(TEXT FOR ANALYSIS begins)

Start Building for Free
CircleCI.comAcademyBlogCommunitySupport

Upgrade server

4 months ago3 min read
Server v4.3
Server Admin
On This Page

This page describes the steps needed to upgrade your CircleCI server installation to v4.3.

This upgrade to v4.3 is a disruptive process and downtime is expected. A successful deployment will update the web app.

Upgrade paths

We recommend that you do not skip releases when upgrading, however some patch releases can be skipped. Your upgrade path will depend on your current version, and the currently available version releases.

When upgrading from one minor version to the next, ensure your upgrade path includes the last patch release for your current minor version.

Notes on changes in v4.3

Please note the following significant changes in server v4.3.

Docker layer caching (DLC)

  • Old DLC volumes will not be carried over and need to be wiped manually

  • Projects that stop using DLC will not delete final DLC cache without manual intervention

  • DLC now runs through S3 and GCS instead of SSD Volumes

Machine jobs

  • Machine jobs will now run through machine provisioner

  • When migrating vm-gc will need to clean up all machines left running before it is removed. All other vm-service related pods can be removed during migration first. If this is not followed, vm-service machines will not be cleaned up without manual intervention. This can alternatively be done by manually cleaning up remaining VMs before starting machine provisioner.

  • Machine and remote Docker jobs no longer flow through Nomad, and they run completely in a single machine. Nomad is not required to run machine jobs.

  • If deploying in a specific zone need to specify subnetwork for GCP

  • IAM users have changed names to end with machine-provisioner instead of vm-service so some users might need to be altered.

Docker jobs

  • Run through Nomad, but are orchestrated through docker-provisioner

Storage

  • Excluding DLC, historical artifacts will continue to be supported in the new execution system with no user changes

PostgreSQL

  • The PostgreSQL image will be updated during this release, which will cause a short downtime.

Workflows conductor

  • There is a workflows-conductor data migration that will run as a job in the background after your upgrade. The migration processes projects in batches of 1000 and sleeps for 60 seconds before starting another. Processing time for a batch depends on the MongoDB and PostgreSQL data stores, but in our production environment, a batch of 1000 projects took around 6 seconds.

  • Ensure that your CircleCI server v4.3 installation is left running until after the migration has completed. You can confirm that the migration has completed by checking the logs of workflows-conductor-event-consumer. There will be a starting next-build-seq-migration log message with project_count=0

Vault

  • We have moved away from Vault to Tink for encryption. The process for migration is documented here, and includes a convenience script to move existing secrets. You should complete the migration to Tink on your v4.2.x installation before backing up your server installation in preparation for upgrading to v4.3. Customers that do not perform this step may have issues restoring Vault from backup in v4.3.

(TEXT FOR ANALYSIS ends)
(SOURCE DATA begins)

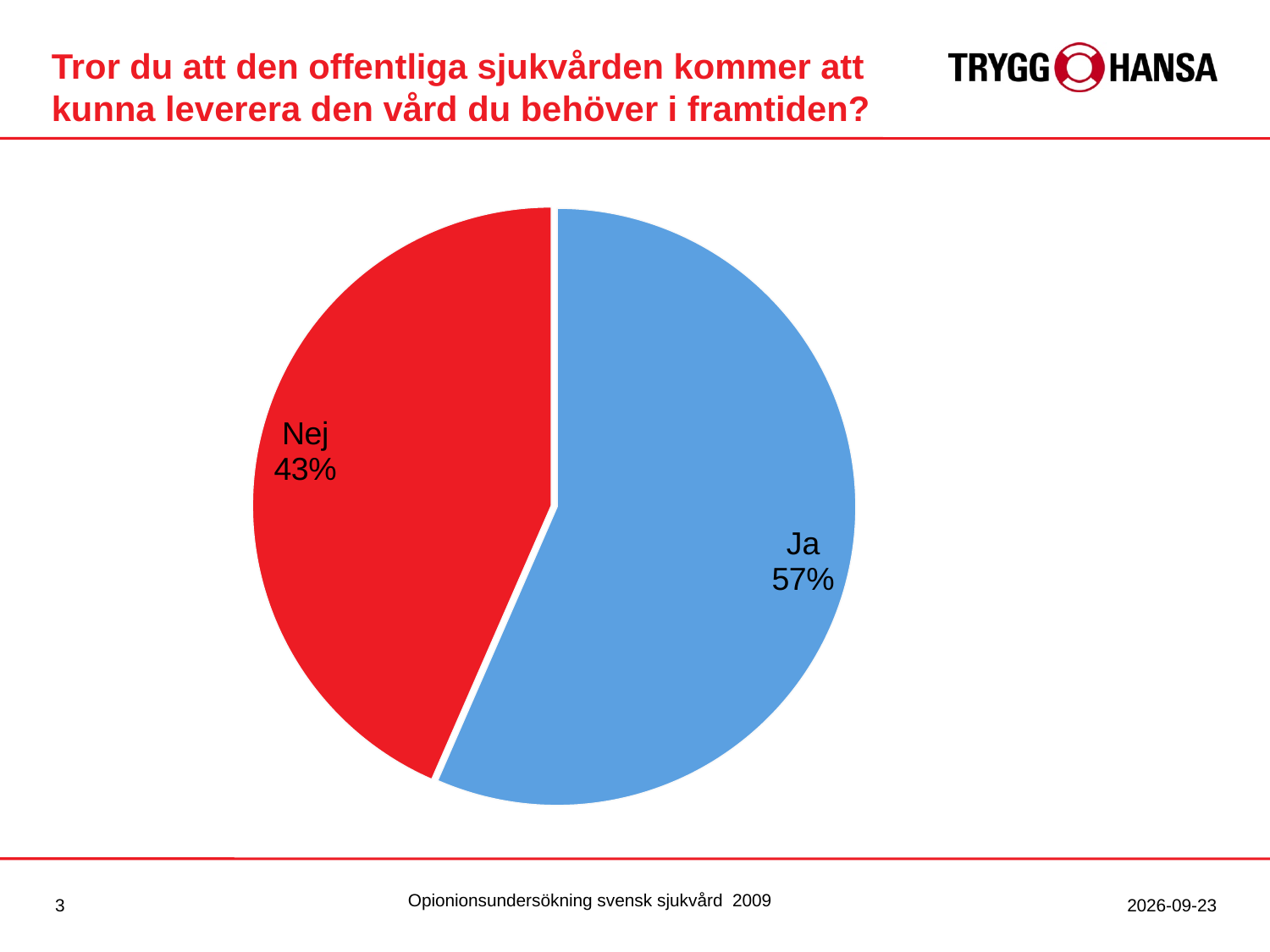
Which slice of the pie is the smallest? Nej What is the total of the two slices shown in the pie chart? 100% Which slice of the pie is the largest? Ja What is the difference in percentage points between the "Ja" and "Nej" slices? 14 What kind of chart is shown on the slide? pie chart What colour is the "Ja" slice of the pie? blue What share of the pie is labelled "Ja"? 57% What colour is the "Nej" slice of the pie? red What share of the pie is labelled "Nej"? 43% Which is larger, the "Ja" slice or the "Nej" slice? Ja How many slices does the pie chart have? 2 Is the share for "Nej" greater or less than 50%? less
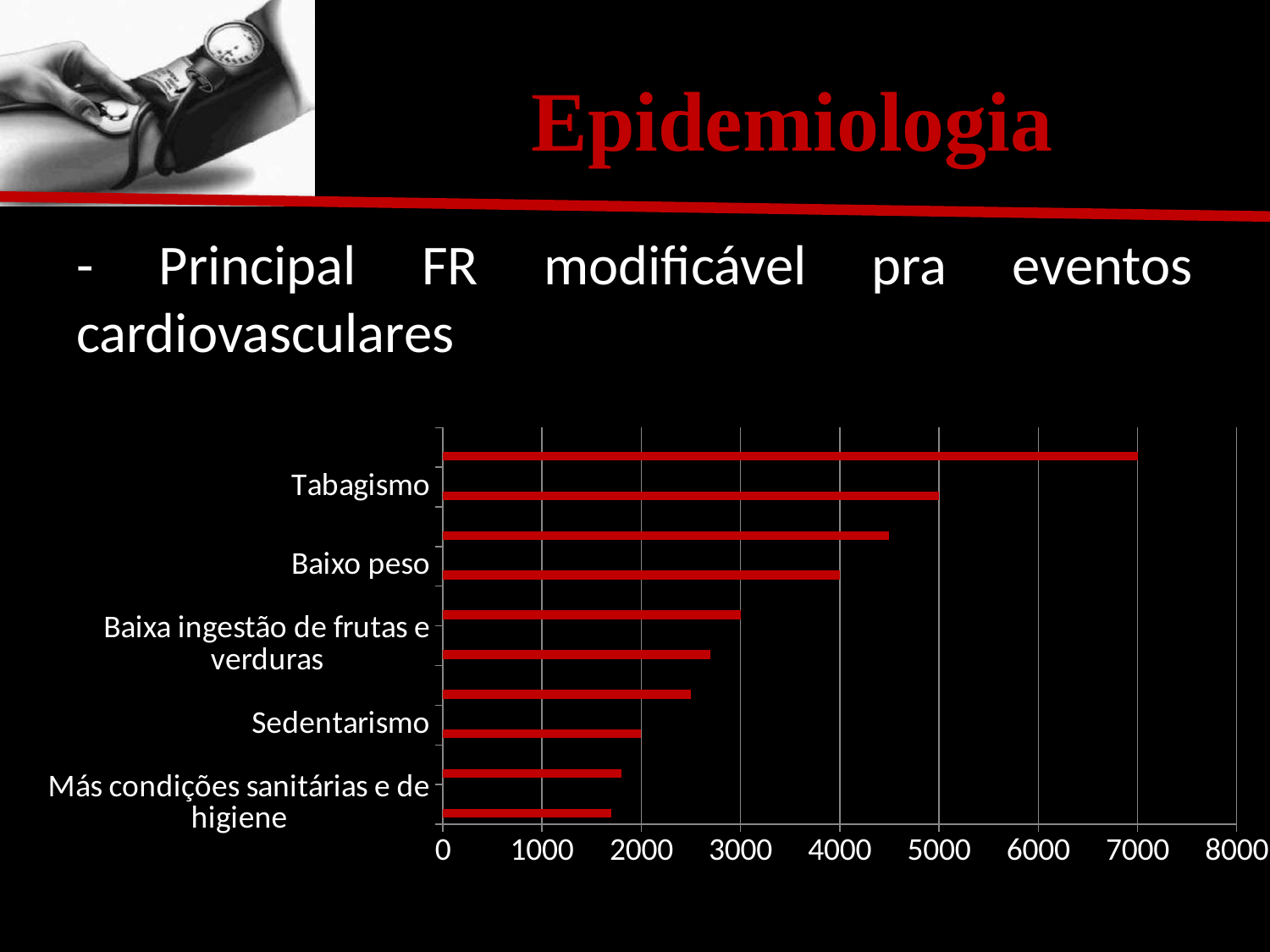
Which has a larger value, Tabagismo or Baixo peso? Tabagismo What is the maximum value shown on the horizontal axis? 8000 Is the value for Más condições sanitárias e de higiene greater or less than 2000? less Which of the labelled categories has the highest value? Tabagismo Which of the labelled categories has the lowest value? Más condições sanitárias e de higiene Is the value for Baixa ingestão de frutas e verduras greater or less than 3000? less Is the value for Sedentarismo greater or less than 3000? less Which has a larger value, Sedentarismo or Baixa ingestão de frutas e verduras? Baixa ingestão de frutas e verduras What kind of chart is shown on the slide? bar chart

(SOURCE DATA ends)

▶ **YOUR GOAL**
Using the CircleCI server upgrade page, decide whether each statement agrees with it. Answer yes or no, and quote the deciding words. (a) Docker layer caching now runs through S3 and GCS rather than SSD volumes. (b) Nomad is required to run machine jobs. (c) The workflows-conductor migration processes projects in batches of 500. Work from the CircleCI server upgrade page alone.

▶ **ANSWER FOR THIS EXERCISE**
(a) Yes: "DLC now runs through S3 and GCS instead of SSD Volumes"
(b) No: "Nomad is not required to run machine jobs."
(c) No: "The migration processes projects in batches of 1000"